The developed method was subsequently applied to quantitative and qualitative analysis of 9 compounds, ferulic acid (1), naringin (2), hesperidin (3), decursinol (4), glycyrrhizin (5), saikosaponin A (6), 6-gingerol (7), ginsenoside Rg3 (8), and decursin (9) in obtained BZYQT samples (B-0) and 7 fermented BZYQT samples (B-1~7) from Korea Institute of Oriental Medicine. The sample chromatogram was shown Figure 2B, and the quantitative analytical results are summarized in Table 5. The contents of 9 compounds varied in different BZYQT samples (B-0~7). Glycyrrhizin (5) was abundant in the B-3, B-4, and B-5. Hesperidin (3) was not detected in the B-2, B-3, B-4, and B-5. Decursin (9) was not detected in the B-2. Decursinol was existed in B-0 and B-1. Ginsenoside Rg3 (8) was existed only in B-0. Ferulic acid (1), naringin (2), saikosaponin A (6), and 6-gingerol (7) were not detected in all samples (B-0~7). “Not detected” was defined as amount of each compound was lower than LOD. The results suggested that the differences of the content between BZYQT sample (B-0) and fermented BZYQT samples (B-1~7) were observed by bio-conversion such as fermentation of BZYQT preparation. In addition, absence of ferulic acid (1), naringin (2), saikosaponin A (6), and 6-gingerol (7) may attribute to the various factors, including preparation process, condition of medicinal herbs that compose BZYQT.

Table 5

Contents (μg/mg) of the 9 compounds in the 8 BZYQT samples (B-0~7)

CONCLUSION

In this study, we established a reliable, accurate, and sensitive analysis method using HPLC-DAD/LC-MS for simultaneous determination of BZYQT sample. Nine compounds, ferulic acid (1), naringin (2), hesperidin (3), decursinol (4), glycyrrhizin (5), saikosaponin A (6), 6-gingerol (7), ginsenoside Rg3 (8), and decursin (9) in BZYQT successfully identified by UV wavelength and MS data. The method showed good linearity, precision, and accuracy by validation test. The developed method used for quantitative analysis of BZYQT sample and fermented BZYQT samples and proved that the differences in the content for compounds among different samples were obvious.
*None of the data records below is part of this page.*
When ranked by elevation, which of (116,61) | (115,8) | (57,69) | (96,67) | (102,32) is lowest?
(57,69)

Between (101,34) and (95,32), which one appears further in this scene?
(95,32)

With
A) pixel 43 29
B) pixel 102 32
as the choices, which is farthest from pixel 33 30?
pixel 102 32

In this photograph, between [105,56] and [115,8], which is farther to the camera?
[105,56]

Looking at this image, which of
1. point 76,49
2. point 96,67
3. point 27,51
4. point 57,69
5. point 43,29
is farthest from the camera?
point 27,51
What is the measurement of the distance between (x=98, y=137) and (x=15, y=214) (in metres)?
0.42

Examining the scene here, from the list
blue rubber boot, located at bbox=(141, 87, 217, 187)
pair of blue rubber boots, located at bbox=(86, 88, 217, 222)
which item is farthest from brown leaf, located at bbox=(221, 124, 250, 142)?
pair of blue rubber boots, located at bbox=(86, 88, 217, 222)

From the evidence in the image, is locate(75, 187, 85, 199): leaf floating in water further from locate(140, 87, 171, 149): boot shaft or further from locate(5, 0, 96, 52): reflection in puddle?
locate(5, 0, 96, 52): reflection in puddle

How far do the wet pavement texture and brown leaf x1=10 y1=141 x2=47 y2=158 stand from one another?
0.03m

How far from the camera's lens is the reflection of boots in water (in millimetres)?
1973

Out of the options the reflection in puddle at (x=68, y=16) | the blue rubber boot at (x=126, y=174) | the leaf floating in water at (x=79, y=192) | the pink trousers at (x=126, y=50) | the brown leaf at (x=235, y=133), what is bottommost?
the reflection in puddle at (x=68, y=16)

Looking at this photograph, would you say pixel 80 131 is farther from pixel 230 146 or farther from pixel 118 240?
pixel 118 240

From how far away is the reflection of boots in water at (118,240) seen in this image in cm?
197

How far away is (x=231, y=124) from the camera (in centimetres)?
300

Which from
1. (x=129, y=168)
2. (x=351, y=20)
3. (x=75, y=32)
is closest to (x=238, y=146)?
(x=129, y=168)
Previous determination of glycyrrhizic acid in BZYQT by HPLC-DAD was reported.[13] But, our analysis method analyzed more various compounds than previous method and used LC-MS detector. This study could provide effect quality control method of BZYQT and information on influence of the content differences of compounds on therapeutic effect of BZYQT sample. Further research on analysis of more novel compounds is required.